Он внимательно следил за ногой. Он хорошо ее знал — лучше, чем Гаффе, молодой доктор из Гавра, посещавший его ежедневно; лучше, чем Лалинд — бывший больничный врач, приезжавший к нему «по-дружески» раз в неделю, и, наконец, лучше, чем сам профессор Фюмэ, которого беспокоили лишь в случае крайней необходимости.
Нога могла подвести его каждую минуту. Со времени припадка, случившегося три года тому назад, когда ему пришлось пролежать девять недель в постели, а затем некоторое время в шезлонге, походка его все еще не стала нормальной. Левая нога двигалась как-то неуверенно, мышцы ее ослабели. Она слушалась его не сразу, на каждом шагу судорожно дергалась, ступала куда-то в сторону, и помешать этому он был не в силах.
— Я стал ходить вразвалку, по-утиному, — пошутил он как-то.
В ответ никто не улыбнулся. Лишь он один не придавал болезни серьезного значения и все же с неотступным вниманием следил за тем, что с ним происходило.
Это случилось однажды утром, во время прогулки, и погода была приблизительно такая же, как сегодня. Правда, в то время он гулял больше и спускался к самому морю, туда, где берег носит название Ложбины Кюре.
Его беспокоило лишь сердце, иной раз оно пошаливало, и врачи советовали его не переутомлять. Ему никогда не приходило в голову, что ноги, а тем более руки могут ему тоже отказать.
Был март, в тот день погода стояла ясная и холодная, вдали можно было разглядеть даже белые утесы у берегов Англии. Вдруг он почувствовал в левой ноге, где-то под кожей, от бедра и ниже, жжение и легкое покалывание. Нога немного замлела, как бывает, например, если долго сидишь у печки или у горящего костра.
Без всякого опасения, испытывая лишь любопытство к тому, что с ним происходит, он продолжал идти, опираясь на свою неизменную палку (газеты называли ее «посох пилигрима»), но когда он машинально потер бедро свободной рукой, то очень удивился. Казалось, он коснулся чужого тела. Контакта не было! Он щупал собственную ногу, мял ее, но она оставалась как бы картонной.

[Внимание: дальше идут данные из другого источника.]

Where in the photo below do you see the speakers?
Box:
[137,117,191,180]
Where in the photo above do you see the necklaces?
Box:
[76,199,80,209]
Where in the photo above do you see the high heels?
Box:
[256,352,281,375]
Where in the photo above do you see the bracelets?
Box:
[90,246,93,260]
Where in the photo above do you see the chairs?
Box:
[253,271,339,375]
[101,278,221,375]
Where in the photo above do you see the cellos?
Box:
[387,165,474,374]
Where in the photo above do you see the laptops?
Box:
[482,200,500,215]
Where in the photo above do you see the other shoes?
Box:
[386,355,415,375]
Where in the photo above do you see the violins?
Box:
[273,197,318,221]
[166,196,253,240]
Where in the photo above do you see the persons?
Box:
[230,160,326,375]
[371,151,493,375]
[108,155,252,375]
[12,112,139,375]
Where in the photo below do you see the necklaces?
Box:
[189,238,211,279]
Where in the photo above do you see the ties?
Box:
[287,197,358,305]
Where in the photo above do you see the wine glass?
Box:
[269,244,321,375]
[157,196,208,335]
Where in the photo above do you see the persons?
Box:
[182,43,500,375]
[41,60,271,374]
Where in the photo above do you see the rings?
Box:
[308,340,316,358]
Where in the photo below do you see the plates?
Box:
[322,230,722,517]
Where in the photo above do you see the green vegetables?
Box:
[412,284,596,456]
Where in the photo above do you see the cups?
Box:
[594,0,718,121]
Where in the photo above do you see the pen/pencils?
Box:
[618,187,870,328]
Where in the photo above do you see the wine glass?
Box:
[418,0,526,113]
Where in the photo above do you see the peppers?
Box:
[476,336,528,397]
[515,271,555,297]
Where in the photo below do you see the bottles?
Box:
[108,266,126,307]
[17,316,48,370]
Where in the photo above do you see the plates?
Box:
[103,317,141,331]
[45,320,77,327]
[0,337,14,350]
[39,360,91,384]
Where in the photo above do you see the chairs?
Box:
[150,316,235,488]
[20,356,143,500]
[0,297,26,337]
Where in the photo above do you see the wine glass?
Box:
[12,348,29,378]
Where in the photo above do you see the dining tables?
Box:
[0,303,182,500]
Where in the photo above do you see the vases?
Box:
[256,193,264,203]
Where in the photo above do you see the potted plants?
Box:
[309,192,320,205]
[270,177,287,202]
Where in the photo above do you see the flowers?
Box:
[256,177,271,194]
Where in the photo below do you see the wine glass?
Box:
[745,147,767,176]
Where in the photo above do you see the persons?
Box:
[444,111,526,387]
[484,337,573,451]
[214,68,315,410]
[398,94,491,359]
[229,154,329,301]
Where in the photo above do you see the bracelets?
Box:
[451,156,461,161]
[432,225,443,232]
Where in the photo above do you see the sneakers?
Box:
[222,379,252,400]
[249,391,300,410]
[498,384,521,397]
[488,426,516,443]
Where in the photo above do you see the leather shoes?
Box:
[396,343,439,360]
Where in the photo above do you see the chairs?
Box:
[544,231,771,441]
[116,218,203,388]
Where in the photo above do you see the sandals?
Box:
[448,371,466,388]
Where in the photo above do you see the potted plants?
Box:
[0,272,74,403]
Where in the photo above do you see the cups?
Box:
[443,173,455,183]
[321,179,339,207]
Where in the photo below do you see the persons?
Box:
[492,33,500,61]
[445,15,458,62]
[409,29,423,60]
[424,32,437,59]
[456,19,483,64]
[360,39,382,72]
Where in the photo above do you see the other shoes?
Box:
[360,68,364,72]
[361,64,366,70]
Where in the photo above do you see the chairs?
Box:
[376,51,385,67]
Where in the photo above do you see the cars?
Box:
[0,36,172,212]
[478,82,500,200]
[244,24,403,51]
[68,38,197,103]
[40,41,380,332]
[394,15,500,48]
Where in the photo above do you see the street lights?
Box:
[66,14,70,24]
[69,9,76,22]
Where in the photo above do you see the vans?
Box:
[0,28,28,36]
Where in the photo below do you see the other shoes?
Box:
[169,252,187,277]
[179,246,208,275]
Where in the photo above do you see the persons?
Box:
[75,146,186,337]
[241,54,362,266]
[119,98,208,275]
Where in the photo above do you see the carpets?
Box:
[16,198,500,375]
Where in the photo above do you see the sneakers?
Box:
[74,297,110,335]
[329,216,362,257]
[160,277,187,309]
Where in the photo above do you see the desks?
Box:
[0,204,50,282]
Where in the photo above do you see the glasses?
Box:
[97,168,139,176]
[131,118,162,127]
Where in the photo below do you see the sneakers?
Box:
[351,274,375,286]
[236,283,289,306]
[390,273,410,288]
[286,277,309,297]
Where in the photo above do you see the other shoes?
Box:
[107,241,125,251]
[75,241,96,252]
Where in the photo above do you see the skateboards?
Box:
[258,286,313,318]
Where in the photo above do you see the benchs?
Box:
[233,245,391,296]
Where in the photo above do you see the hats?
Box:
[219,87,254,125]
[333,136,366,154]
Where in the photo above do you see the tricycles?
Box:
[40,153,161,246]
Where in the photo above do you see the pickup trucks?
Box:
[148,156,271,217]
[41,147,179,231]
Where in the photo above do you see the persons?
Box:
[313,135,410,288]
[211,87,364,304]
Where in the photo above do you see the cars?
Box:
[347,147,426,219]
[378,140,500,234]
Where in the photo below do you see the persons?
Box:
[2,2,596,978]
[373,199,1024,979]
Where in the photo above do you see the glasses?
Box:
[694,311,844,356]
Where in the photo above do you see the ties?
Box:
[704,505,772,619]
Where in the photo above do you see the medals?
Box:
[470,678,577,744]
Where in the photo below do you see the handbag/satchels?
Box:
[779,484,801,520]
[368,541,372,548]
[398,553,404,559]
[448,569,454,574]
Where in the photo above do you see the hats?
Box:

Возможно, он немного испугался. Не успел он обернуться к мадам Бланш, чтобы сказать ей о случившемся, как в ту же минуту нога отказала, перестала его слушаться, и он как подкошенный упал на тропу.
Он не испытывал боли, не чуял опасности, а лишь сознавал смешное положение, в котором очутился совершенно неожиданно из-за ноги, зло подшутившей над ним.
— Помоги-ка мне, Эмиль, — проговорил он, протягивая руку.
В палате депутатов, где большинство было друг с другом на «ты», он всем говорил «вы». Он обращался на «вы» даже к своей кухарке Габриэле, прослужившей у него более сорока лет. Свою секретаршу он называл по фамилии — Миллеран, как называл бы мужчину-секретаря, и никогда не обращался к ней на «ты». А мадам Бланш неизменно оставалась для него мадам Бланш.
— Вы не ушиблись?
Он заметил, что наклонившаяся к нему сиделка побледнела — впервые с тех пор, как он ее знал, — но не придал этому значения.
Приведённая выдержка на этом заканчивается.